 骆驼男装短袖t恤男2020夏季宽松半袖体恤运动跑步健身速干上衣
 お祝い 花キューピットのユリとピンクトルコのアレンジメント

◇ ◇ ◇ ◇ ◇

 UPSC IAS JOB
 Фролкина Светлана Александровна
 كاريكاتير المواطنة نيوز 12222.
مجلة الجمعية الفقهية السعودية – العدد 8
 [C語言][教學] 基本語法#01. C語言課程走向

◇ ◇ ◇ ◇ ◇

• TASK BRIEF:
Give back exactly the lines above, from the line containing "UPSC IAS JOB" through the line containing "[C語言][教學] 基本語法#01. C語言課程走向", with both end lines and nothing more.

• REPLY TO THE TASK:
 UPSC IAS JOB
 Фролкина Светлана Александровна
 كاريكاتير المواطنة نيوز 12222.
مجلة الجمعية الفقهية السعودية – العدد 8
 [C語言][教學] 基本語法#01. C語言課程走向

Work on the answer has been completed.